STORED DATA start

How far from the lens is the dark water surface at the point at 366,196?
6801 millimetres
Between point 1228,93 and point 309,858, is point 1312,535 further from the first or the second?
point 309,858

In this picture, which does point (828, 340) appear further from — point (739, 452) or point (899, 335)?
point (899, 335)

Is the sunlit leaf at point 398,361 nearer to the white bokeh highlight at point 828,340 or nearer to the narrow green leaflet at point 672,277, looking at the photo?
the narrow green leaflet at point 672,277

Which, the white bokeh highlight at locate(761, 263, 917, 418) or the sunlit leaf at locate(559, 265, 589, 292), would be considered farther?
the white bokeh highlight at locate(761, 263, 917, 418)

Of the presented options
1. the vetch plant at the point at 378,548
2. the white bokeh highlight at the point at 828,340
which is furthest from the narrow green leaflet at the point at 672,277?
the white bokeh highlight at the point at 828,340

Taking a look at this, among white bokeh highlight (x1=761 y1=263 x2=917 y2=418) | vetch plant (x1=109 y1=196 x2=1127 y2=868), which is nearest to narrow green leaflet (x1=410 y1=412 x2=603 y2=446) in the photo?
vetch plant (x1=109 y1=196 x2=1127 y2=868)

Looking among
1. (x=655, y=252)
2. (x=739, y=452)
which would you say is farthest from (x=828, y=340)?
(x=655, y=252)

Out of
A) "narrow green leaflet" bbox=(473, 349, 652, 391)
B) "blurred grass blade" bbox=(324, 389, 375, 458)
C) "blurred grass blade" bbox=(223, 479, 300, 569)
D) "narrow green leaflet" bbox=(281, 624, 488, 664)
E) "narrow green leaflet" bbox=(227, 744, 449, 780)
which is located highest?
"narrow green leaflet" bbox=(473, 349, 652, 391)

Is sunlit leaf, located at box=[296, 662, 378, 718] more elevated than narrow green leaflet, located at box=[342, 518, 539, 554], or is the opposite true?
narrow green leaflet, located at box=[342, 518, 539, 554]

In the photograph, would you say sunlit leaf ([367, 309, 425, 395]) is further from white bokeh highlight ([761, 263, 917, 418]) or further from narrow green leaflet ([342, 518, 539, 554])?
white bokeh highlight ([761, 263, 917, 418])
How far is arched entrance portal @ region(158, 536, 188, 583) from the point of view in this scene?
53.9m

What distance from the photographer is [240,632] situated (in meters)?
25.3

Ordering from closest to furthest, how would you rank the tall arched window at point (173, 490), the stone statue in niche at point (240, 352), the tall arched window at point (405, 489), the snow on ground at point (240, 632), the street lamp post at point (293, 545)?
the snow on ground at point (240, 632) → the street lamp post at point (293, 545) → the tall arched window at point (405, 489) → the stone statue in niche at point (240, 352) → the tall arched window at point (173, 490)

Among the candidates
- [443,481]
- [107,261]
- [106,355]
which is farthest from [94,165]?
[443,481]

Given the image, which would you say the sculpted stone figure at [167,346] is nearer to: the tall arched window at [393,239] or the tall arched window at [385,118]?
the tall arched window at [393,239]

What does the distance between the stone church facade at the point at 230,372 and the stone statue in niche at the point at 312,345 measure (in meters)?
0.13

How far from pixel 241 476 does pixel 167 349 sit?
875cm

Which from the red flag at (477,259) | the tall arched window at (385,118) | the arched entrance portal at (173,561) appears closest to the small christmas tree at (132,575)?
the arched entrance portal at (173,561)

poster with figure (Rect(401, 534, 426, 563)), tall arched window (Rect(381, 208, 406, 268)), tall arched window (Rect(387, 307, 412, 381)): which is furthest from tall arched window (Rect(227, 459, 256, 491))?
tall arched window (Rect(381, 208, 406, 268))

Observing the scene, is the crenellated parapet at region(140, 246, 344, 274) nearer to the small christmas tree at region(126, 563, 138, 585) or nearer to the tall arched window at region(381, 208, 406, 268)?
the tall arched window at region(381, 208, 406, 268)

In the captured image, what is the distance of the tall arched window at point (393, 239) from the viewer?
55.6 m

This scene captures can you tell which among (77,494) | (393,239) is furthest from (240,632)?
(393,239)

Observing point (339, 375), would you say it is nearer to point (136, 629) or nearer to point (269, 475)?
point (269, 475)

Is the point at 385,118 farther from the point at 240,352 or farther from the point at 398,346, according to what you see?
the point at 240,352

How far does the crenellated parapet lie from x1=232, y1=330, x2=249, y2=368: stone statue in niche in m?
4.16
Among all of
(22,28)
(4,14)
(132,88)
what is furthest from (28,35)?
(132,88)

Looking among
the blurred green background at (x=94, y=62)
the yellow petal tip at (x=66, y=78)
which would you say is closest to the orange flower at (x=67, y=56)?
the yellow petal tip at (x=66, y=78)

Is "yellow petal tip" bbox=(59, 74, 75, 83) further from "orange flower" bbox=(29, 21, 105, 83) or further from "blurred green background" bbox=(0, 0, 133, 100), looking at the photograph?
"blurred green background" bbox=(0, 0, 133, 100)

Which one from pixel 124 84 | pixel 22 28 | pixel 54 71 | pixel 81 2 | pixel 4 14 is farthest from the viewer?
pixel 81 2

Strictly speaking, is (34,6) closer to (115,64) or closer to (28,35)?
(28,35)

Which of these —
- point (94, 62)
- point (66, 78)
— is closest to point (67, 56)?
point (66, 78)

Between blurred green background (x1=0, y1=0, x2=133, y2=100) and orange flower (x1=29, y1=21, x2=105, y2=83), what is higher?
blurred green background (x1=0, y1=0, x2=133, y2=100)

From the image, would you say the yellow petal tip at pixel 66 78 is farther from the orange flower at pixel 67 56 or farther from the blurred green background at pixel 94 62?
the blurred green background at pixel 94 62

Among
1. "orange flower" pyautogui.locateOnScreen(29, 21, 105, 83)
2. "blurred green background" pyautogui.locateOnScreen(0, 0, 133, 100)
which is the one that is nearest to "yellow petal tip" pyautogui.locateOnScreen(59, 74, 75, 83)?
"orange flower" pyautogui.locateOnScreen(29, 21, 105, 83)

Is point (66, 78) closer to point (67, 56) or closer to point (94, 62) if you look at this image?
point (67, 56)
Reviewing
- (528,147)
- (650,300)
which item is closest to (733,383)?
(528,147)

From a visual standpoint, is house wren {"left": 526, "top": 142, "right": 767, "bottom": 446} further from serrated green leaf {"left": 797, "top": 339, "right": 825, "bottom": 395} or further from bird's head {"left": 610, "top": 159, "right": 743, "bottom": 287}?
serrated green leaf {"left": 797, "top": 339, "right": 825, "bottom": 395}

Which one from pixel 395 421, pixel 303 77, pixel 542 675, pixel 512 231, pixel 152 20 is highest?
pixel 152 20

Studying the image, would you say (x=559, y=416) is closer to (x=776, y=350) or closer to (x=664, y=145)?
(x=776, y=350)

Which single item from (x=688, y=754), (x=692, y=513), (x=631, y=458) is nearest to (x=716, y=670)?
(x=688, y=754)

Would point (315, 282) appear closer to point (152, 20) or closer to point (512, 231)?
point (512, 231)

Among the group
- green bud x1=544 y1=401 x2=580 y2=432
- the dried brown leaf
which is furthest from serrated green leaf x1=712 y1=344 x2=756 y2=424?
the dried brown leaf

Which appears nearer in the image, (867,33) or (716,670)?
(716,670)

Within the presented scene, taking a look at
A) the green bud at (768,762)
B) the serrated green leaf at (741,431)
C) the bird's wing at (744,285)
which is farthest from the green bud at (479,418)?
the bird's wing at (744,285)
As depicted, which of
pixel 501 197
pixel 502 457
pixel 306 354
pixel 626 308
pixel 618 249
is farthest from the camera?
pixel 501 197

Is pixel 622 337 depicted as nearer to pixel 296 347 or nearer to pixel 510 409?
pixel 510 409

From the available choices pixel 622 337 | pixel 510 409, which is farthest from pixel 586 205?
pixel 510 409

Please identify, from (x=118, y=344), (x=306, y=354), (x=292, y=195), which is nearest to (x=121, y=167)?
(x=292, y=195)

STORED DATA end

EXERCISE REQUIREMENTS: Write out everything from the line containing "Please identify, from" down to the end of the records, without changing anything.

FULL RESPONSE:
Please identify, from (x=118, y=344), (x=306, y=354), (x=292, y=195), which is nearest to (x=121, y=167)?
(x=292, y=195)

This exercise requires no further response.